I cleaned up the index and re POSTED the mapping above.
see All This
Post a few docs without the hash double quotes ...
hyperion:~ sbrown$ curl -X POST -H "Content-Type: application/json" http://localhost:9200/discuss-test/_doc -d '{ "name" : "test1", "hash" : 9048716794795431 }'
hyperion:~ sbrown$ curl -X POST -H "Content-Type: application/json" http://localhost:9200/discuss-test/_doc -d '{ "name" : "test2", "hash" : 9475189089572885 }'
hyperion:~ sbrown$ curl -X POST -H "Content-Type: application/json" http://localhost:9200/discuss-test/_doc -d '{ "name" : "test3", "hash" : 9584341227278131 }'
Now run the search from the command line and everything looks as expected
hyperion:~ sbrown$ curl -H "Content-Type: application/json" localhost:9200/discuss-test/_search?pretty -d '{"fields" : ["*"]}'
{
"took" : 0,
"timed_out" : false,
"_shards" : {
"total" : 1,
"successful" : 1,
"skipped" : 0,
"failed" : 0
},
"hits" : {
"total" : {
"value" : 3,
"relation" : "eq"
},
"max_score" : 1.0,
"hits" : [
{
"_index" : "discuss-test",
"_id" : "f-0IbYYBNTELl2kaErS2",
"_score" : 1.0,
"_source" : {
"name" : "test1",
"hash" : 9048716794795431
},
"fields" : {
"name" : [
"test1"
],
"modulus" : [
12
],
"hash" : [
9048716794795431
]
}
},
{
"_index" : "discuss-test",
"_id" : "gO0IbYYBNTELl2kaMLT3",
"_score" : 1.0,
"_source" : {
"name" : "test2",
"hash" : 9475189089572885
},
"fields" : {
"name" : [
"test2"
],
"modulus" : [
14
],
"hash" : [
9475189089572885
]
}
},
{
"_index" : "discuss-test",
"_id" : "ge0IbYYBNTELl2kaS7Qj",
"_score" : 1.0,
"_source" : {
"name" : "test3",
"hash" : 9584341227278131
},
"fields" : {
"name" : [
"test3"
],
"modulus" : [
13
],
"hash" : [
9584341227278131
]
}
}
]
}
}
hyperion:~ sbrown$
So this is all correct
But if I go into Dev Tools it still looks wrong... even though it is correct
Wrap the hashes in double quotes that'll make the visual more correct.

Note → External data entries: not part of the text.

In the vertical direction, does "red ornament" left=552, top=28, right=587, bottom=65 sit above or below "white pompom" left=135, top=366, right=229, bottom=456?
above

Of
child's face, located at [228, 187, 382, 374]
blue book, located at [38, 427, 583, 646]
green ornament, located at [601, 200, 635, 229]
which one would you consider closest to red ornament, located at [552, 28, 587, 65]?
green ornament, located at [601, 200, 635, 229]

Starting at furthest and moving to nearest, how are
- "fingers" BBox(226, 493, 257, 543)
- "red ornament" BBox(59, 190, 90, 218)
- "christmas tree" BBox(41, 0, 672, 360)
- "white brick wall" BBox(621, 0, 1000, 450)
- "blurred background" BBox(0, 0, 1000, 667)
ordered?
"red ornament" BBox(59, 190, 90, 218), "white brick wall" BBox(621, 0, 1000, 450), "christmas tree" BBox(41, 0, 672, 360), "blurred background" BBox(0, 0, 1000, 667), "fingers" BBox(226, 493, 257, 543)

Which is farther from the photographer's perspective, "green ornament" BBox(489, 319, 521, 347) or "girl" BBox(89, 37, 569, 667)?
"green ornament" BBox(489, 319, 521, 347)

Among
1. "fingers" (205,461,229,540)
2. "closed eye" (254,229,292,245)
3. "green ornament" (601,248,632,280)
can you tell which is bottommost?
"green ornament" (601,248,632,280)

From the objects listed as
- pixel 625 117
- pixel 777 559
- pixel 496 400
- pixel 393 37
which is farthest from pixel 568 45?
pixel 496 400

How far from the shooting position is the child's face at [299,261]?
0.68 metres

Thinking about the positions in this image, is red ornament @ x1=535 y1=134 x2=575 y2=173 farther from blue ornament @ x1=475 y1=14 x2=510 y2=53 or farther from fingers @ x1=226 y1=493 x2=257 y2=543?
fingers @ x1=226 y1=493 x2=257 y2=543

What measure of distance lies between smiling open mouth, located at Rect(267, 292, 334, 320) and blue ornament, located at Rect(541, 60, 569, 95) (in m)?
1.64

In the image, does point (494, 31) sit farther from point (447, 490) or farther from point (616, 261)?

And if you really wanted to, you couldn't use a multi-valued field with both a keyword and a long so that you could always see it correctly in the fields as well... If you want to do that let me know and I'll show you
I know this is long but I hope it make sense!